┌──

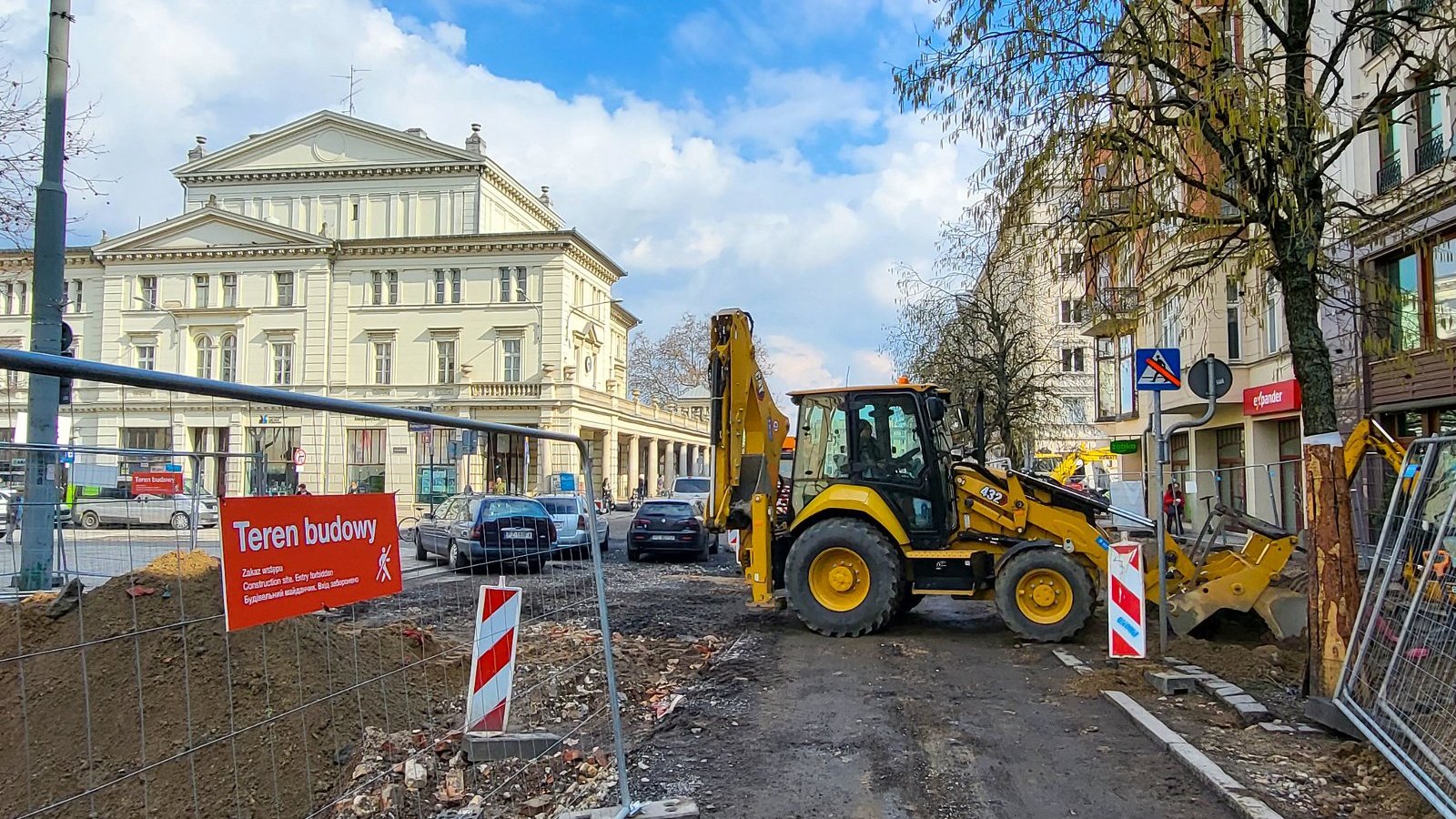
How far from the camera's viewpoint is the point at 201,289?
171 ft

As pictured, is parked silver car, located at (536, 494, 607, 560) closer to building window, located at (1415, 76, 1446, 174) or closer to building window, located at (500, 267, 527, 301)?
building window, located at (1415, 76, 1446, 174)

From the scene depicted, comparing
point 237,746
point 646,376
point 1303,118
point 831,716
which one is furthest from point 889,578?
point 646,376

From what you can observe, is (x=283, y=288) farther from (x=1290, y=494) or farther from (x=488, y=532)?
(x=488, y=532)

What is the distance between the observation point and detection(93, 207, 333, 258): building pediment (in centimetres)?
5078

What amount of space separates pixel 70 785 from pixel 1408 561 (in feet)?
A: 22.1

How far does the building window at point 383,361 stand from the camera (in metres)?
50.9

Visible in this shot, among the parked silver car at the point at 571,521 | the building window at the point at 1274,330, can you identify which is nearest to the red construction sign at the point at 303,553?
the parked silver car at the point at 571,521

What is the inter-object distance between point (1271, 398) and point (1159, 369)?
619 inches

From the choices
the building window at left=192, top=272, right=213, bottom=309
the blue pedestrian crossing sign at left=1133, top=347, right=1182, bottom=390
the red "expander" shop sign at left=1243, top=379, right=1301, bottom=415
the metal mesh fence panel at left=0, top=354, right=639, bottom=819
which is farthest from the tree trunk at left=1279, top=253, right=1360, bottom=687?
the building window at left=192, top=272, right=213, bottom=309

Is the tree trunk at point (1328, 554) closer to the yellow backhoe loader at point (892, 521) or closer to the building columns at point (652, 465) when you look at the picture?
the yellow backhoe loader at point (892, 521)

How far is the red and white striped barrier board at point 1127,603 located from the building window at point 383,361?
47.8 metres

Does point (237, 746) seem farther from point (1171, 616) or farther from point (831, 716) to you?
point (1171, 616)

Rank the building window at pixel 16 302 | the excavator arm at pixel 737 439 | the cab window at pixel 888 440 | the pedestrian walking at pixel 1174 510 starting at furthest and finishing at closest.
A: the building window at pixel 16 302 → the pedestrian walking at pixel 1174 510 → the excavator arm at pixel 737 439 → the cab window at pixel 888 440

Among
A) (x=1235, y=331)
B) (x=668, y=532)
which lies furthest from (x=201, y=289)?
(x=1235, y=331)
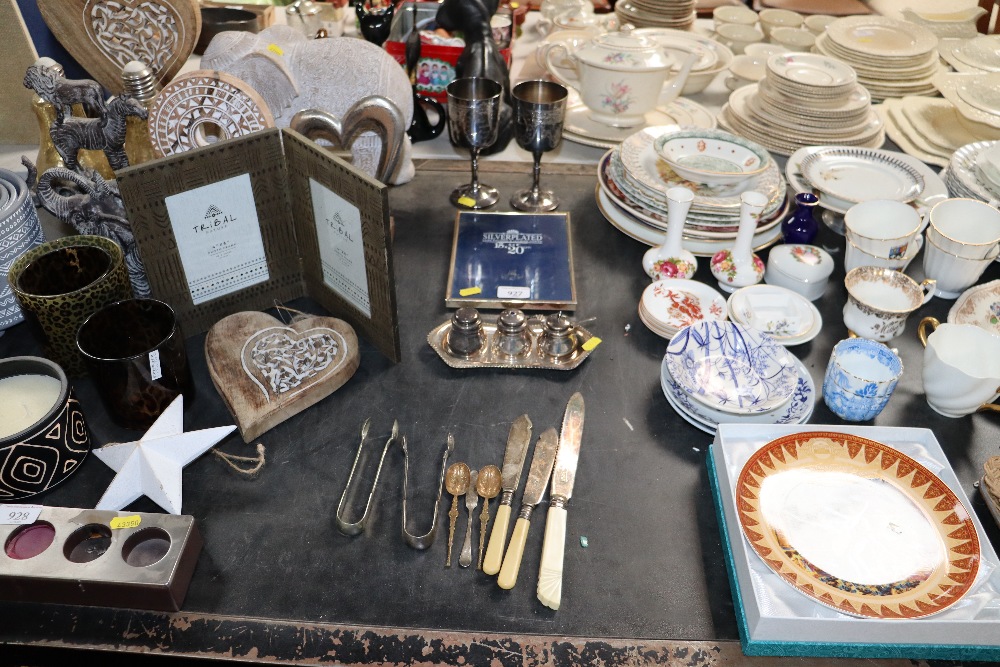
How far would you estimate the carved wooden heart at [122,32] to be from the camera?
1.36 meters

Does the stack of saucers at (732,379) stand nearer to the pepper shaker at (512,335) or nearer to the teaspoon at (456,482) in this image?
the pepper shaker at (512,335)

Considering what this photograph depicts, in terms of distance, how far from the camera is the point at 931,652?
0.83 m

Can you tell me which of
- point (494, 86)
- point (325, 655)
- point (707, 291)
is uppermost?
point (494, 86)

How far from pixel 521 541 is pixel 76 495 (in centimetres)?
58

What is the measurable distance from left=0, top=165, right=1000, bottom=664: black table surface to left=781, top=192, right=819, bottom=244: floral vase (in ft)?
0.51

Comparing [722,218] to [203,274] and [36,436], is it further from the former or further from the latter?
[36,436]

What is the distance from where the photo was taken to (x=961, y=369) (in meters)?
1.05

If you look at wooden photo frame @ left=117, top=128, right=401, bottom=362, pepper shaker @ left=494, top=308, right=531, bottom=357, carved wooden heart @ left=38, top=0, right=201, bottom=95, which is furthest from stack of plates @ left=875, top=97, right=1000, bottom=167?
carved wooden heart @ left=38, top=0, right=201, bottom=95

└──

REQUEST
Put all the rows above into a numbered list, dropping the blank lines and leaving out the pictures.

ANSWER TO THIS PROBLEM
1. How far from the camera's viewpoint is the point at 201,289?
2. 171 ft
3. As pictured, is parked silver car, located at (536, 494, 607, 560) closer to building window, located at (1415, 76, 1446, 174) or closer to building window, located at (500, 267, 527, 301)?
4. building window, located at (1415, 76, 1446, 174)
5. From the scene depicted, comparing
6. point 237,746
7. point 646,376
8. point 1303,118
9. point 831,716
10. which one is furthest from point 889,578?
11. point 646,376
12. From what you can observe, is (x=283, y=288) farther from (x=1290, y=494) or farther from (x=488, y=532)?
13. (x=488, y=532)
14. What is the distance between the observation point and detection(93, 207, 333, 258): building pediment (in centimetres)?
15. 5078
16. What amount of space separates pixel 70 785 from pixel 1408 561 (in feet)?
17. A: 22.1
18. How far does the building window at point 383,361 stand from the camera (in metres)?
19. 50.9
20. Visible in this shot, among the parked silver car at the point at 571,521 | the building window at the point at 1274,330, can you identify which is nearest to the red construction sign at the point at 303,553?
21. the parked silver car at the point at 571,521
22. What is the inter-object distance between point (1271, 398) and point (1159, 369)?
23. 619 inches
24. From the choices
25. the building window at left=192, top=272, right=213, bottom=309
26. the blue pedestrian crossing sign at left=1133, top=347, right=1182, bottom=390
27. the red "expander" shop sign at left=1243, top=379, right=1301, bottom=415
28. the metal mesh fence panel at left=0, top=354, right=639, bottom=819
29. which is farthest from the tree trunk at left=1279, top=253, right=1360, bottom=687?
30. the building window at left=192, top=272, right=213, bottom=309
31. Is the tree trunk at point (1328, 554) closer to the yellow backhoe loader at point (892, 521) or closer to the building columns at point (652, 465) when you look at the picture?
32. the yellow backhoe loader at point (892, 521)
33. How far is the red and white striped barrier board at point 1127,603 located from the building window at point 383,361?
34. 47.8 metres
35. Does point (237, 746) seem farther from point (1171, 616) or farther from point (831, 716) to you?
36. point (1171, 616)
37. Rank the building window at pixel 16 302 | the excavator arm at pixel 737 439 | the cab window at pixel 888 440 | the pedestrian walking at pixel 1174 510 starting at furthest and finishing at closest.
38. A: the building window at pixel 16 302 → the pedestrian walking at pixel 1174 510 → the excavator arm at pixel 737 439 → the cab window at pixel 888 440
39. Among
40. A) (x=1235, y=331)
41. B) (x=668, y=532)
42. which lies furthest from (x=201, y=289)?
43. (x=1235, y=331)
44. How far would you estimate the carved wooden heart at [122,32] to be from the camera?
45. 1.36 meters
46. Does the stack of saucers at (732,379) stand nearer to the pepper shaker at (512,335) or nearer to the teaspoon at (456,482) in this image?
47. the pepper shaker at (512,335)
48. Considering what this photograph depicts, in terms of distance, how far from the camera is the point at 931,652?
49. 0.83 m
50. Can you tell me which of
51. - point (494, 86)
52. - point (325, 655)
53. - point (707, 291)
54. is uppermost?
55. point (494, 86)
56. How far from pixel 521 541 is pixel 76 495 (in centimetres)?
57. 58
58. What is the measurable distance from left=0, top=165, right=1000, bottom=664: black table surface to left=781, top=192, right=819, bottom=244: floral vase (in ft)?
59. 0.51
60. Comparing [722,218] to [203,274] and [36,436], is it further from the former or further from the latter?
61. [36,436]
62. What is the distance from where the photo was taken to (x=961, y=369) (in meters)?
63. 1.05
64. If you look at wooden photo frame @ left=117, top=128, right=401, bottom=362, pepper shaker @ left=494, top=308, right=531, bottom=357, carved wooden heart @ left=38, top=0, right=201, bottom=95, which is furthest from stack of plates @ left=875, top=97, right=1000, bottom=167?
65. carved wooden heart @ left=38, top=0, right=201, bottom=95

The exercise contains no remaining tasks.